Now, we tackle one of the most critical aspects of database administration: Performance. In this post, we explore Indexes. Creating an index is only half the battle; knowing how to verify if it’s actually being used (by reading Execution Plans) is equally important.
Table of Contents
- STEP 1. Overview & Setup
- STEP 2. Index Basics
- STEP 3. Deep Dive: Types of Indexes
- 3.0 Heap (No Clustered Index)
- 3.1 Clustered vs Nonclustered
- 3.2 Unique Indexes
- 3.3 Composite (Multi-Column) Indexes
- 3.4 Covering Indexes & INCLUDE
- 3.5 Filtered Indexes
- 3.6 Columnstore Indexes (Clustered / Nonclustered)
- 3.7 Full-Text Indexes
- 3.8 Spatial Indexes
- 3.9 XML Indexes (Primary / Secondary)
- 3.10 In-Memory OLTP Indexes (Hash / Nonclustered)
- STEP 4. Execution Plans (The “Truth”)
- STEP 5. Index Maintenance
STEP 1. Overview & Setup
1.1 What is an Index?
An index in a database is like an index at the back of a book.
- Without an index: To find a topic, you flip through every page. In SQL Server, this is typically a Table Scan (or a Clustered Index Scan).
- With an index: You look up the topic, find the page number, and jump directly to it. In SQL Server, this is typically an Index Seek.
1.2 Setup: Creating sampleDB with Data
To demonstrate index performance, we need a table with a meaningful amount of data.

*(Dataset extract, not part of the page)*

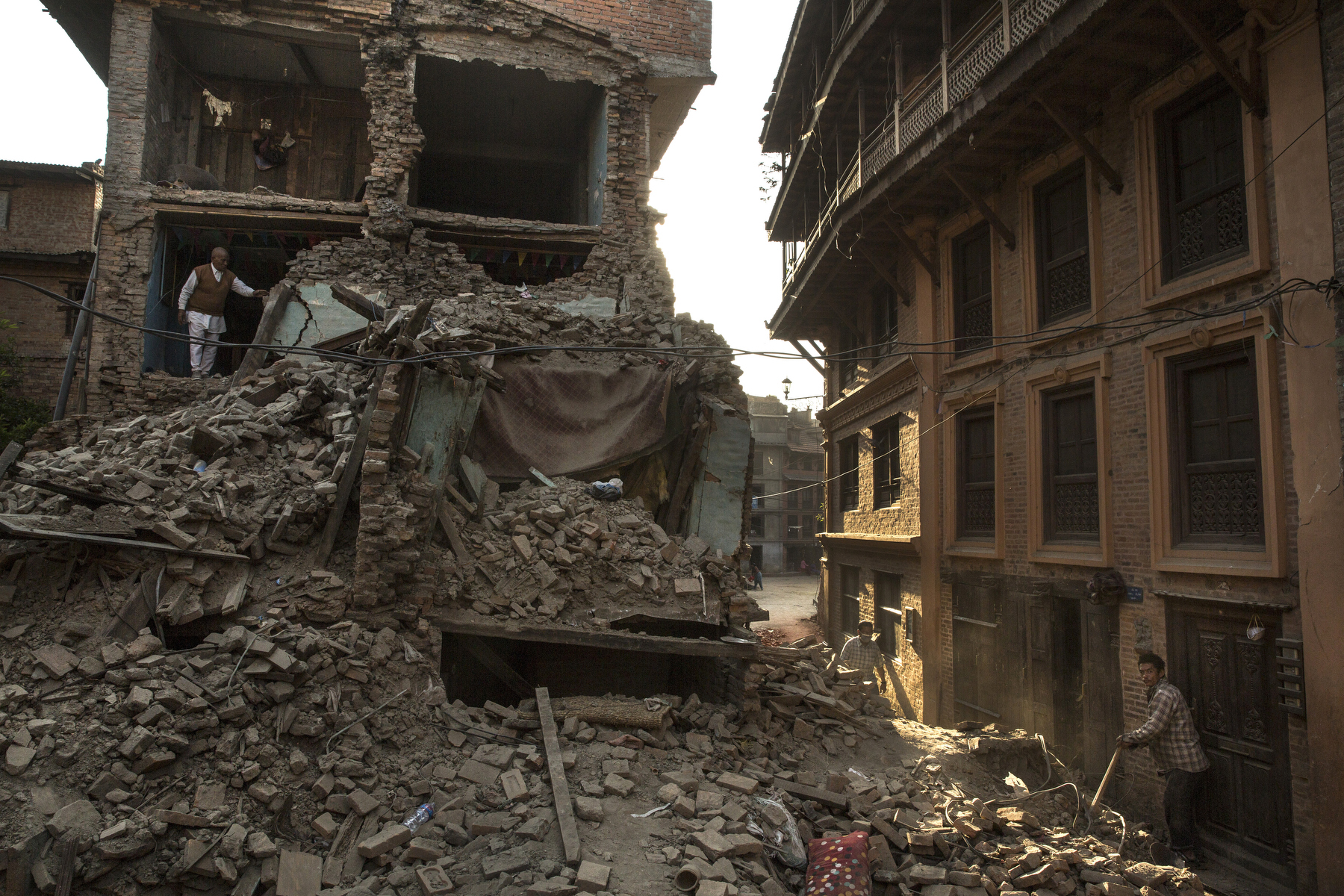 BHAKTAPUR, NEPAL -MAY 5, 2015: A man stands in the rubble of his home in Bhaktapur where most of the old city has been flattened. So far more than 7,000 people have died in Nepal\'s worst earthquake in 80 years.  (Photo by Paula Bronstein/ for the Wall Street Journal)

Let’s insert 10,000 rows into a test table.
-- Setup Script
IF NOT EXISTS (SELECT * FROM sys.databases WHERE name = 'sampleDB')
BEGIN
CREATE DATABASE sampleDB;
END
GO
USE sampleDB;
GO
-- Create a table WITHOUT any keys (Heap)
IF OBJECT_ID('dbo.BigTable', 'U') IS NOT NULL DROP TABLE dbo.BigTable;
CREATE TABLE dbo.BigTable (
ID int,
Name varchar(50),
City varchar(50),
CreatedDate date,
IsActive bit
);
-- Start clean (optional)
TRUNCATE TABLE dbo.BigTable;
GO
-- Insert 10,000 rows of dummy data
DECLARE @i int = 1;
WHILE @i <= 10000
BEGIN
INSERT INTO dbo.BigTable VALUES (
@i,
'User' + CAST(@i AS varchar),
CASE WHEN @i % 5 = 0 THEN 'New York' ELSE 'London' END,
DATEADD(day, @i % 365, '2024-01-01'),
CASE WHEN @i % 10 = 0 THEN 0 ELSE 1 END -- 90% Active, 10% Inactive
);
SET @i += 1;
END
GOSTEP 2. Index Basics
2.1 How Search Works Without Indexes
Currently, dbo.BigTable is a Heap (no clustered index).
-- Search for ID = 5000
SELECT * FROM dbo.BigTable WHERE ID = 5000;Result: SQL Server reads many/all pages (Table Scan) because it doesn’t have a fast path to locate ID = 5000.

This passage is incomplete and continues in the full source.